Юлиан вмиг выпрямился на сиденье, изо всех сил пытаясь на коснуться спиной мягкого.
Молодые люди вошли и склонились перед троном, размахивая перьями на шляпах — не широкополых, с непропорционально высокой тульей. Езуиты невольно извели моду, что им подражала. Клинки тоже на сей раз присутствовали — оттопыривая полу кафтана скромных серых тонов, у Арминаля чуть темнее, у Сентемира посветлее, в тон волосам. Прямо с дороги взяты, решил Юлька, отдавая поклоны и здороваясь по заученным лекалам. Хорошо, если выю и за ушами помыть им разрешили.
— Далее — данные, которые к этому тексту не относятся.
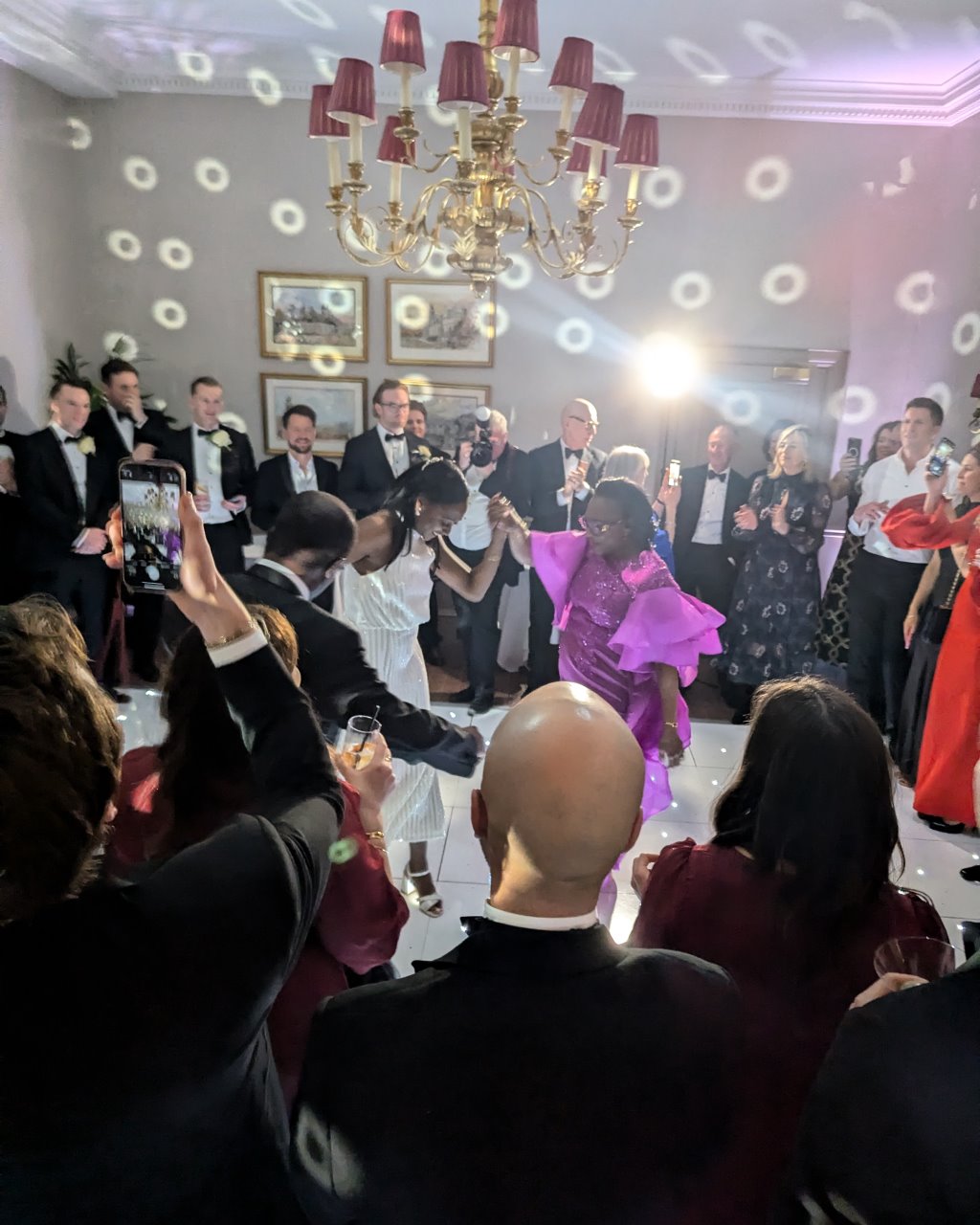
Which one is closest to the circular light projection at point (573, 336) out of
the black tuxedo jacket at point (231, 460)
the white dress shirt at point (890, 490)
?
the white dress shirt at point (890, 490)

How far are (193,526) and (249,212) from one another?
189 inches

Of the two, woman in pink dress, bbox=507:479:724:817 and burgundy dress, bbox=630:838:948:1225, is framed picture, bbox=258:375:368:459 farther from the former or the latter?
burgundy dress, bbox=630:838:948:1225

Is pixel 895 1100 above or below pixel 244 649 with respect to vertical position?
below

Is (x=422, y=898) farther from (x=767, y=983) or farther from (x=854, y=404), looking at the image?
(x=854, y=404)

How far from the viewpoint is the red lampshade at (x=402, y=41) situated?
6.79 ft

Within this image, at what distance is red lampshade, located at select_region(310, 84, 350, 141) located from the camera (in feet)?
8.16

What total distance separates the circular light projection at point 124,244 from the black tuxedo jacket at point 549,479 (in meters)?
2.87

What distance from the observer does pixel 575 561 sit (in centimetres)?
246

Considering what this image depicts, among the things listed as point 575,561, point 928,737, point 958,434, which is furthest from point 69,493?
point 958,434

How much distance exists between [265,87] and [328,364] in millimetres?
1594

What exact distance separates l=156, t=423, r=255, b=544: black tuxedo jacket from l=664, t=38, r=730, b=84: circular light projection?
3.06 m

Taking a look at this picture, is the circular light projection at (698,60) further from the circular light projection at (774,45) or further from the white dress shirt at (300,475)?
the white dress shirt at (300,475)

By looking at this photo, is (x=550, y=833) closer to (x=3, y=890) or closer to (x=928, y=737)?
(x=3, y=890)

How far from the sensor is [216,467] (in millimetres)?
4461
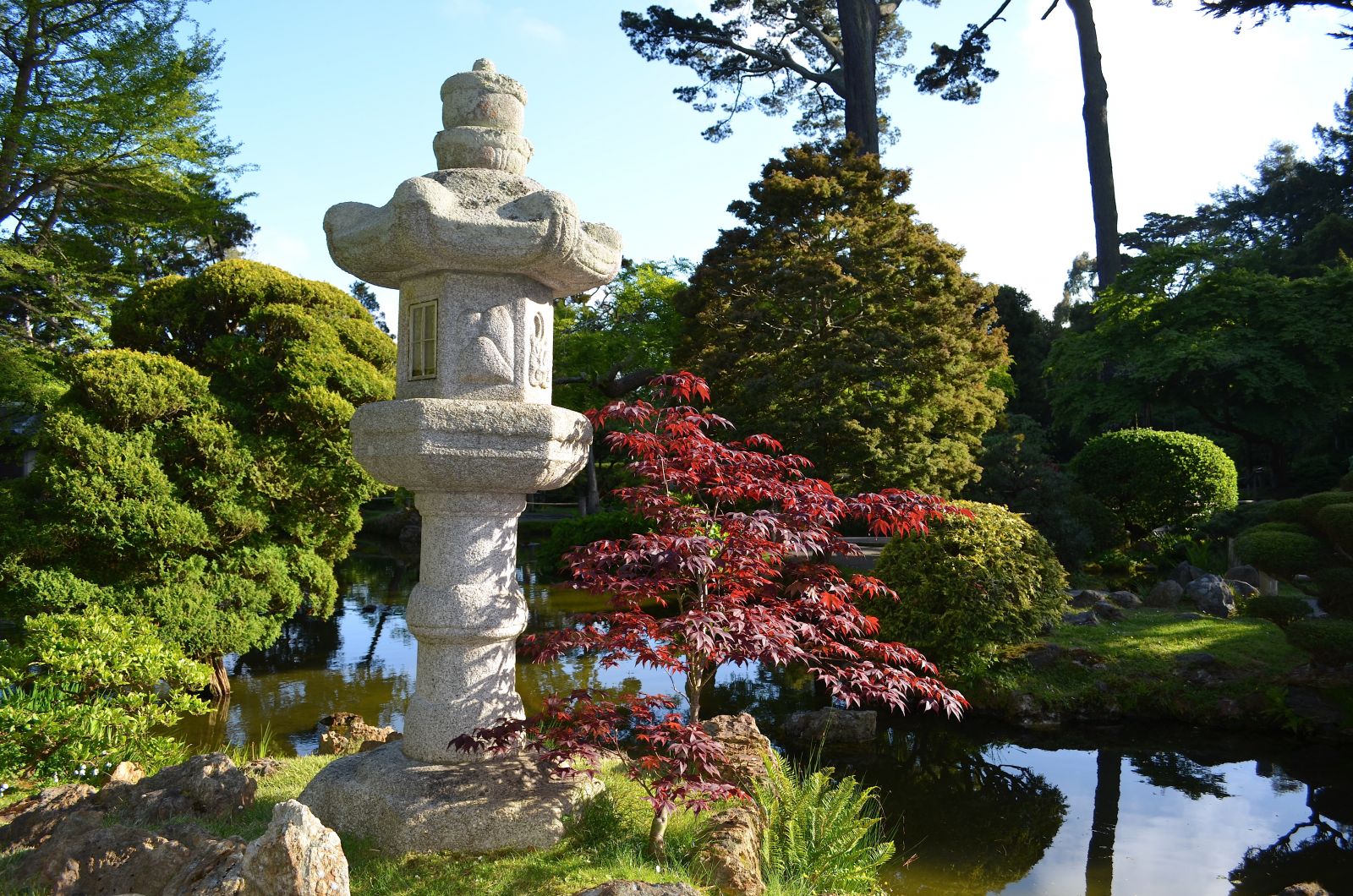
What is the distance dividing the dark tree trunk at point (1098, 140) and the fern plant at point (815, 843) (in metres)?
19.4

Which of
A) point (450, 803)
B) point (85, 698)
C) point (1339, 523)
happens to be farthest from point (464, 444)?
point (1339, 523)

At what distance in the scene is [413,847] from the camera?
3.87m

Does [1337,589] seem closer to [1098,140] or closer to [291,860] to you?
[291,860]

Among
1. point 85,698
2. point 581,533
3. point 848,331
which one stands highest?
point 848,331

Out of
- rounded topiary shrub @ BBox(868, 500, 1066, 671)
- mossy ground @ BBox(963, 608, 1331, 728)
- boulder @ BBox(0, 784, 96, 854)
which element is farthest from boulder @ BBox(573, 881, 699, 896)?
mossy ground @ BBox(963, 608, 1331, 728)

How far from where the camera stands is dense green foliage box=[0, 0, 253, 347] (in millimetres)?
11594

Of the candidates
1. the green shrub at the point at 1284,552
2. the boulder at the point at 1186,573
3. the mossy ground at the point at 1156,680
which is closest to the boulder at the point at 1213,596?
the boulder at the point at 1186,573

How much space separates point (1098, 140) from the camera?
68.5ft

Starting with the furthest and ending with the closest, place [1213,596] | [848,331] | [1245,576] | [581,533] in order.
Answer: [581,533] → [1245,576] → [848,331] → [1213,596]

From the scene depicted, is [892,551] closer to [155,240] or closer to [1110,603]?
[1110,603]

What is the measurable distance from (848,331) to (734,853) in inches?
356

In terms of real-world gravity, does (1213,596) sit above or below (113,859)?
above

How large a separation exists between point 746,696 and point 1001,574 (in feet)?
9.54

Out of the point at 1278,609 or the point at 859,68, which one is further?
the point at 859,68
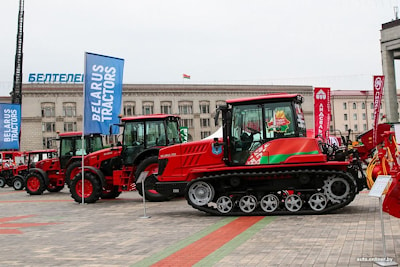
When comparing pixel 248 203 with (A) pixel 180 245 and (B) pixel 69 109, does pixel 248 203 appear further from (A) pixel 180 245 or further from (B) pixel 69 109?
(B) pixel 69 109

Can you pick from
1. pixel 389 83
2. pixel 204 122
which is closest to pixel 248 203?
pixel 389 83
— Милорды маркизы, вам сообщили, что у меня к вам за дело? — спросил, наконец, Юлиан.
— Гонцы и порученцы не сочли такое возможным, — ответил Арминаль. Голос у него оказался мягкий и чуть выше по тону, чем ожидалось: не баритон, скорее драматический тенор или вообще альт.
— Должно быть, они вообще были не осведомлены, — подхватил Сентемир. Вот у него распев был виолончельный.
— Тогда слушайте. Поелику (и поколику, и понеже, мысленно сплюнул в сторону Юлька) ваши обстоятельства не позволяют вам обоим держать королевский фьёф как подобает вашему происхождению, было решено приискать вам достойных невест — прекрасных обликом, благородных и обладающих завидным приданым.
Друзья недоуменно переглянулись:
— Но, ваше величие, мы не собираемся жениться, — возразил Арминаль.
— Добро бы собирались, — тяжко вздохнул Юлиан. — Тогда бы ограничилось выдачей некоей материальной помощи… тьфу, королевского подарка на обручение и свадьбу. Но теперь, когда вы сами признались, что свободны…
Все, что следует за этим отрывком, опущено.